>> start

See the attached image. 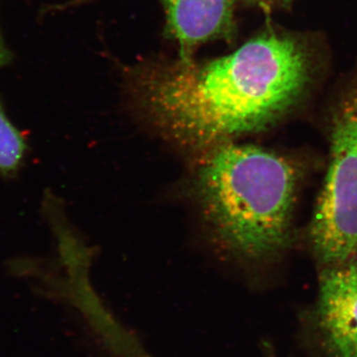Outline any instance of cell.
Returning <instances> with one entry per match:
<instances>
[{"label": "cell", "instance_id": "cell-1", "mask_svg": "<svg viewBox=\"0 0 357 357\" xmlns=\"http://www.w3.org/2000/svg\"><path fill=\"white\" fill-rule=\"evenodd\" d=\"M328 64L316 33L268 26L229 55L150 59L124 70L136 110L176 144L206 149L268 128L292 112Z\"/></svg>", "mask_w": 357, "mask_h": 357}, {"label": "cell", "instance_id": "cell-2", "mask_svg": "<svg viewBox=\"0 0 357 357\" xmlns=\"http://www.w3.org/2000/svg\"><path fill=\"white\" fill-rule=\"evenodd\" d=\"M300 175L293 161L263 148L227 142L208 150L196 192L218 243L246 261L285 250Z\"/></svg>", "mask_w": 357, "mask_h": 357}, {"label": "cell", "instance_id": "cell-3", "mask_svg": "<svg viewBox=\"0 0 357 357\" xmlns=\"http://www.w3.org/2000/svg\"><path fill=\"white\" fill-rule=\"evenodd\" d=\"M330 128V165L310 227L325 266L357 258V70L335 100Z\"/></svg>", "mask_w": 357, "mask_h": 357}, {"label": "cell", "instance_id": "cell-4", "mask_svg": "<svg viewBox=\"0 0 357 357\" xmlns=\"http://www.w3.org/2000/svg\"><path fill=\"white\" fill-rule=\"evenodd\" d=\"M317 326L333 357H357V258L319 276Z\"/></svg>", "mask_w": 357, "mask_h": 357}, {"label": "cell", "instance_id": "cell-5", "mask_svg": "<svg viewBox=\"0 0 357 357\" xmlns=\"http://www.w3.org/2000/svg\"><path fill=\"white\" fill-rule=\"evenodd\" d=\"M91 0H75L65 6ZM238 0H160L166 14V36L177 44L181 59H191L201 45L236 38Z\"/></svg>", "mask_w": 357, "mask_h": 357}, {"label": "cell", "instance_id": "cell-6", "mask_svg": "<svg viewBox=\"0 0 357 357\" xmlns=\"http://www.w3.org/2000/svg\"><path fill=\"white\" fill-rule=\"evenodd\" d=\"M22 135L7 119L0 105V173H13L20 166L25 153Z\"/></svg>", "mask_w": 357, "mask_h": 357}, {"label": "cell", "instance_id": "cell-7", "mask_svg": "<svg viewBox=\"0 0 357 357\" xmlns=\"http://www.w3.org/2000/svg\"><path fill=\"white\" fill-rule=\"evenodd\" d=\"M243 1L267 10H273V9L290 8L294 0H243Z\"/></svg>", "mask_w": 357, "mask_h": 357}, {"label": "cell", "instance_id": "cell-8", "mask_svg": "<svg viewBox=\"0 0 357 357\" xmlns=\"http://www.w3.org/2000/svg\"><path fill=\"white\" fill-rule=\"evenodd\" d=\"M11 60H13V54H11L10 50L7 47L1 31H0V68L8 65Z\"/></svg>", "mask_w": 357, "mask_h": 357}]
</instances>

>> end

To be done:
Count the lines of the data above that contain the string "instances", matching case exactly, and give only the number.

Full solution:
3